Please rewrite these records with every "concrete building" swapped for "stone building" and everything else left unchanged.

---- PROVIDED RECORDS

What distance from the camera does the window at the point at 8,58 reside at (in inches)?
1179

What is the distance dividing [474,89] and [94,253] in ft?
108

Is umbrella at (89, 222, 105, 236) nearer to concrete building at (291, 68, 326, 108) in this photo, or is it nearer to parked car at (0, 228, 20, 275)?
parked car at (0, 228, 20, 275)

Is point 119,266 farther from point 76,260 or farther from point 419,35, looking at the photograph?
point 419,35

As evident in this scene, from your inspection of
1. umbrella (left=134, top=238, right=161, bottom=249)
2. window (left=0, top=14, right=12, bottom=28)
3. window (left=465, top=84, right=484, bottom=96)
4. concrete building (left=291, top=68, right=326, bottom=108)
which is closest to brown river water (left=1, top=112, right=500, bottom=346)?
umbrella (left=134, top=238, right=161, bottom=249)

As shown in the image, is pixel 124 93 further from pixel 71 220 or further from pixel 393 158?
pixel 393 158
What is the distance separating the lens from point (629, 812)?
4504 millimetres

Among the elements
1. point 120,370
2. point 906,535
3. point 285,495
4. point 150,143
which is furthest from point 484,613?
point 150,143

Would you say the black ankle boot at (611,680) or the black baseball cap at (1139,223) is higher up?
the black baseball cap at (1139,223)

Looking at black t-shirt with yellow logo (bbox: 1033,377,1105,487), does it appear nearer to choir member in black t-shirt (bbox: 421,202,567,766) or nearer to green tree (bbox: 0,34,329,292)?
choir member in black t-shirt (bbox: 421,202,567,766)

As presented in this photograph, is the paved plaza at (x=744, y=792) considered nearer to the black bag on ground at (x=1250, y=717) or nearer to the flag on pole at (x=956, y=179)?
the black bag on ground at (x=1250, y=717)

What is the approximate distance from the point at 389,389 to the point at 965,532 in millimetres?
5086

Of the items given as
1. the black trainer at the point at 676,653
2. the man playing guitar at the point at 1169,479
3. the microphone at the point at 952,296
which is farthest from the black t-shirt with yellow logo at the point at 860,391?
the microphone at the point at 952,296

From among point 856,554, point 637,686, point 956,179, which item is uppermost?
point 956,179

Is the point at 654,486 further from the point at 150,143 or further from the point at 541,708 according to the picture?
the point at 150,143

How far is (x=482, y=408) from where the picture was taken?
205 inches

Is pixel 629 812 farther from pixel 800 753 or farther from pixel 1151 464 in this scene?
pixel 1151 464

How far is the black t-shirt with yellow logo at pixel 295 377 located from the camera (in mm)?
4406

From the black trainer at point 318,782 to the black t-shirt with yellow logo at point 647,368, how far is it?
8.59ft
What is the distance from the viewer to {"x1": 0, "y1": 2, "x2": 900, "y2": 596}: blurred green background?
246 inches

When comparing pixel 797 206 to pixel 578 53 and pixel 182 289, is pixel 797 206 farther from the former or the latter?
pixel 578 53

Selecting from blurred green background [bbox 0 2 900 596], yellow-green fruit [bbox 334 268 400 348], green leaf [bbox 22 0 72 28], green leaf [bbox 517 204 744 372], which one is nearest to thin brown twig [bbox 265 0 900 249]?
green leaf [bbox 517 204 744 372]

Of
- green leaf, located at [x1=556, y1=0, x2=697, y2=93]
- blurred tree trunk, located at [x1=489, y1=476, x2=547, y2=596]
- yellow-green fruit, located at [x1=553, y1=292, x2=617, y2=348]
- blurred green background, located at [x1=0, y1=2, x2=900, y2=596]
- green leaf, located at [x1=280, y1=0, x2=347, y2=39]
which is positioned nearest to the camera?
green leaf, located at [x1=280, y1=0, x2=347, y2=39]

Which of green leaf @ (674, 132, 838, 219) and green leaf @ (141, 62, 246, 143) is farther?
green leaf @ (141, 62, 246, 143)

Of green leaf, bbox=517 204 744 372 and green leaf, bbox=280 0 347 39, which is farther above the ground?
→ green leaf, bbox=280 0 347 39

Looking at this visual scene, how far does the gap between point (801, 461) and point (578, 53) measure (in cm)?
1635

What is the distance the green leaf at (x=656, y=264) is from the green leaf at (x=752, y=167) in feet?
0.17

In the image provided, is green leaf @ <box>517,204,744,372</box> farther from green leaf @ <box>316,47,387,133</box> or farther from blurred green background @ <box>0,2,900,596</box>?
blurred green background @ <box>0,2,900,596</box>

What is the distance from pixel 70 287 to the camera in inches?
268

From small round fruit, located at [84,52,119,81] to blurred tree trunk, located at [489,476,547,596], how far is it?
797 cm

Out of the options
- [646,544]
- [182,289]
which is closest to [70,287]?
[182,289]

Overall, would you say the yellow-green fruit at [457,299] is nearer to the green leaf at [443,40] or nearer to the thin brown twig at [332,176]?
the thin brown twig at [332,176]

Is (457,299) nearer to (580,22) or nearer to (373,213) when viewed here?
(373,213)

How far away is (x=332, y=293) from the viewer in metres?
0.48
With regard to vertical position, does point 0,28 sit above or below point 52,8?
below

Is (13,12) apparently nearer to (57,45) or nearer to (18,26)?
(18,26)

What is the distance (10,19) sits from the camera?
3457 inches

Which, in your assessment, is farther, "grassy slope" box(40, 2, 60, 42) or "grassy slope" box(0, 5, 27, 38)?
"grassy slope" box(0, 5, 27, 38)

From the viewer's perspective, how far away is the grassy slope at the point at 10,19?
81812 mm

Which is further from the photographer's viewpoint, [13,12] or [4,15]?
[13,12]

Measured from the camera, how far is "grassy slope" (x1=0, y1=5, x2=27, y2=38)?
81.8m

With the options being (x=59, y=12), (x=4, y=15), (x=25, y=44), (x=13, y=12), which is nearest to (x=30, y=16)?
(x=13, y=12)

--------

## [FINAL ANSWER]
What distance from the camera does the window at the point at 8,58 reside at (in inches)?
1179

What is the distance dividing [474,89] and [94,253] in ft?
108

Is umbrella at (89, 222, 105, 236) nearer to stone building at (291, 68, 326, 108) in this photo, or is it nearer to parked car at (0, 228, 20, 275)?
parked car at (0, 228, 20, 275)

Is point 119,266 farther from point 76,260 or farther from point 419,35, looking at the photograph?
point 419,35

As evident in this scene, from your inspection of
1. umbrella (left=134, top=238, right=161, bottom=249)
2. window (left=0, top=14, right=12, bottom=28)
3. window (left=465, top=84, right=484, bottom=96)
4. stone building (left=291, top=68, right=326, bottom=108)
which is closest to brown river water (left=1, top=112, right=500, bottom=346)?
umbrella (left=134, top=238, right=161, bottom=249)

As shown in the image, is pixel 124 93 further from pixel 71 220 or further from pixel 393 158?
pixel 393 158
What is the distance separating the lens from point (629, 812)?
4504 millimetres

Among the elements
1. point 120,370
2. point 906,535
3. point 285,495
4. point 150,143
which is furthest from point 484,613?
point 150,143

Would you say the black ankle boot at (611,680) or the black baseball cap at (1139,223) is higher up?
the black baseball cap at (1139,223)

Looking at black t-shirt with yellow logo (bbox: 1033,377,1105,487), does it appear nearer to choir member in black t-shirt (bbox: 421,202,567,766) or nearer to green tree (bbox: 0,34,329,292)?
choir member in black t-shirt (bbox: 421,202,567,766)

As presented in this photograph, is the paved plaza at (x=744, y=792) considered nearer to the black bag on ground at (x=1250, y=717) or nearer to the flag on pole at (x=956, y=179)?
the black bag on ground at (x=1250, y=717)

What is the approximate distance from the point at 389,389 to the point at 965,532 in millimetres?
5086

Of the items given as
1. the black trainer at the point at 676,653
2. the man playing guitar at the point at 1169,479
3. the microphone at the point at 952,296
which is farthest from the black t-shirt with yellow logo at the point at 860,391?
the microphone at the point at 952,296

From among point 856,554, point 637,686, point 956,179, which item is uppermost?
point 956,179

Is the point at 654,486 further from the point at 150,143 or further from the point at 541,708 according to the picture?
the point at 150,143

How far is (x=482, y=408) from where the picture was taken?
205 inches

Is pixel 629 812 farther from pixel 800 753 or farther from pixel 1151 464 in this scene?
pixel 1151 464

How far is the black t-shirt with yellow logo at pixel 295 377 located from the camera (in mm)?
4406

From the black trainer at point 318,782 to the black t-shirt with yellow logo at point 647,368, how far is it?
8.59ft
What is the distance from the viewer to {"x1": 0, "y1": 2, "x2": 900, "y2": 596}: blurred green background?
246 inches

When comparing pixel 797 206 to pixel 578 53 and pixel 182 289, is pixel 797 206 farther from the former or the latter?
pixel 578 53

Selecting from blurred green background [bbox 0 2 900 596], yellow-green fruit [bbox 334 268 400 348], green leaf [bbox 22 0 72 28], green leaf [bbox 517 204 744 372], which one is nearest to thin brown twig [bbox 265 0 900 249]?
green leaf [bbox 517 204 744 372]

Of
- green leaf, located at [x1=556, y1=0, x2=697, y2=93]
- blurred tree trunk, located at [x1=489, y1=476, x2=547, y2=596]
- yellow-green fruit, located at [x1=553, y1=292, x2=617, y2=348]
- blurred green background, located at [x1=0, y1=2, x2=900, y2=596]
- green leaf, located at [x1=280, y1=0, x2=347, y2=39]
which is positioned nearest to the camera?
green leaf, located at [x1=280, y1=0, x2=347, y2=39]

Which of green leaf @ (674, 132, 838, 219) and green leaf @ (141, 62, 246, 143) is farther?
green leaf @ (141, 62, 246, 143)

Of green leaf, bbox=517 204 744 372 and green leaf, bbox=280 0 347 39, which is farther above the ground?
→ green leaf, bbox=280 0 347 39

Looking at this visual scene, how far does the gap between point (801, 461) and point (578, 53) measure (in cm)?
1635

What is the distance the green leaf at (x=656, y=264) is from the green leaf at (x=752, y=167) in feet?
0.17

In the image provided, is green leaf @ <box>517,204,744,372</box> farther from green leaf @ <box>316,47,387,133</box> or farther from blurred green background @ <box>0,2,900,596</box>?
blurred green background @ <box>0,2,900,596</box>

What is the distance from pixel 70 287 to the camera in inches?
268

From small round fruit, located at [84,52,119,81] to blurred tree trunk, located at [489,476,547,596], how far is it?
797 cm

Out of the options
- [646,544]
- [182,289]
which is closest to [70,287]?
[182,289]

Overall, would you say the yellow-green fruit at [457,299] is nearer to the green leaf at [443,40] or nearer to the thin brown twig at [332,176]?
the thin brown twig at [332,176]

Is (457,299) nearer to (580,22) or nearer to (373,213) when viewed here?
(373,213)

How far away is (x=332, y=293) from the viewer in metres?
0.48
With regard to vertical position, does point 0,28 sit above or below point 52,8?
below

Is (13,12) apparently nearer to (57,45) or nearer to (18,26)?
(18,26)

What is the distance (10,19) sits from the camera?
3457 inches

Which, in your assessment, is farther, "grassy slope" box(40, 2, 60, 42) or "grassy slope" box(0, 5, 27, 38)?
"grassy slope" box(0, 5, 27, 38)

From the viewer's perspective, how far away is the grassy slope at the point at 10,19?
81812 mm

Which is further from the photographer's viewpoint, [13,12] or [4,15]?
[13,12]

Measured from the camera, how far is "grassy slope" (x1=0, y1=5, x2=27, y2=38)?
81.8m

With the options being (x=59, y=12), (x=4, y=15), (x=25, y=44), (x=13, y=12), which is nearest to (x=30, y=16)?
(x=13, y=12)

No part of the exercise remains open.